Da questo preambolo risulta quindi chiaro che l'economia dell'appagamento è una vera e propria rivoluzione culturale se paragonata all'economia del
consumismo che contraddistingue il capitalismo e il libero mercato così come li conosciamo noi oggi. Ma l'economia dell'appagamento introduce, anche,
l'esigenza di trovare un limite al benessere e alla ricerca del profitto a tutti i costi: due concetti antintellettuali che spazzano via la ricerca,
la cultura , l'arte, la memoria, la storia e le tradizioni. Infatti l'economia consumistica è selvaggia e sfrenata e non pone limiti al consumo,
perché è fatta per creare e per soddisfare, immediatamente, i bisogni delle masse consumatrici. Bisogni che tra pragmatismo, edonismo ed economicismo
sono fondati sul presupposto che, oggi, per essere felici, occorra procedere dal merito e dal debito nei confronti di un'autorità superiore
dispensatrice di salari e di tangenti, di premi e di castighi. Una svolta nell'economia consumistica si rende, quindi, più che mai necessaria, perché
il modello in auge da più di 200 anni è stato utile per raggiungere una qualità della vita che soddisfa i bisogni primari (la fame e la salute, per
esempio) e secondari (quelli sociali) dell'uomo, ma sta devastando valori etici come la verità, la giustizia, la morale e la fede.
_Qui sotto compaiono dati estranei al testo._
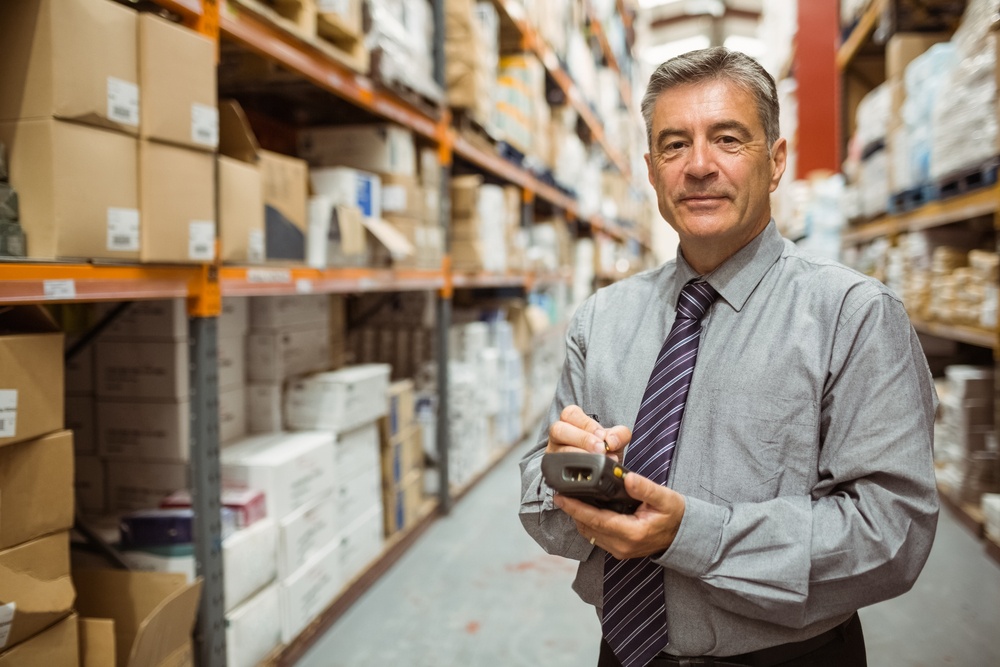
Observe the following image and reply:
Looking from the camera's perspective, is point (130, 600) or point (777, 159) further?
point (130, 600)

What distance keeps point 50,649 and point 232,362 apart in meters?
1.34

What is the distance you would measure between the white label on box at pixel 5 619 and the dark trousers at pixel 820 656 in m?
1.18

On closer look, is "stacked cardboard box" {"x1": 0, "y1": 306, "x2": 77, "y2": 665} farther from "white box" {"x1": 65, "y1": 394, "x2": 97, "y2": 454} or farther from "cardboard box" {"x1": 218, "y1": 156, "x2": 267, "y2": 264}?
"white box" {"x1": 65, "y1": 394, "x2": 97, "y2": 454}

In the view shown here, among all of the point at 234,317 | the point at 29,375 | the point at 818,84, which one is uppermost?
the point at 818,84

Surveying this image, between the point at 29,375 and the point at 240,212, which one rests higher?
the point at 240,212

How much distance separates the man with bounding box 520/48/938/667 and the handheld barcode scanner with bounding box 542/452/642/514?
17mm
Se il modello
capitalista che poggia su quel canone occidentale imperialista, reso ormai vano dalla globalizzazione, è arrivato a risolvere i bisogni primari e
secondari dell'umanità, occorre che adesso il capitalismo globale che è, anzitutto, intellettuale (forse l'altra lezione che si può trarre da Marx è
che il capitale a cui approdare è il capitale intellettuale inteso come valore assoluto e come qualità), affronti la sua prova più difficile: quella
etica.
L'economia dell'appagamento, così come l'andremo ad elaborare in un prossimo intervento, vuole quindi mettere in discussione quei modelli sociali e
professionali consolidati che, da una parte, presumono di regolare, gestire, dominare e finalizzare il capitale, l'industria e il mercato; dall'altra
parte il capitale, l'industria e il mercato sono condizionati da tutti questi modelli che mirano a conseguire un unico risultato: l'economia del
consumismo. Un'economia che solo in apparenza produce benessere ma, in realtà, è assolutamente punitiva perché poggia su una struttura militare
organizzata sulla struttura del diritto canonico. Un diritto che con le sue varianti religiose del protestantesimo, del calvinismo e
dell'anglicanismo presiede all'organizzazione e al regolamento dei rapporti gerarchici all'interno dell'industria. Ed è anche per questo che i
dispositivi industriali di oggi, oltre a scatenare continue guerre commerciali e militari, sono così aggressivi e indifferenti nei confronti della
felicità dell'uomo. Questi dispositivi, infatti, si fondano sull'idea che le cose consumandosi debbano finire per poi rigenerarsi in una sorta di
palingenesi perenne che diviene, così, la condizione necessaria per la produzione di bisogni completamente fasulli. Bisogni che, se non vengono
soddisfatti immediatamente, creano violenza.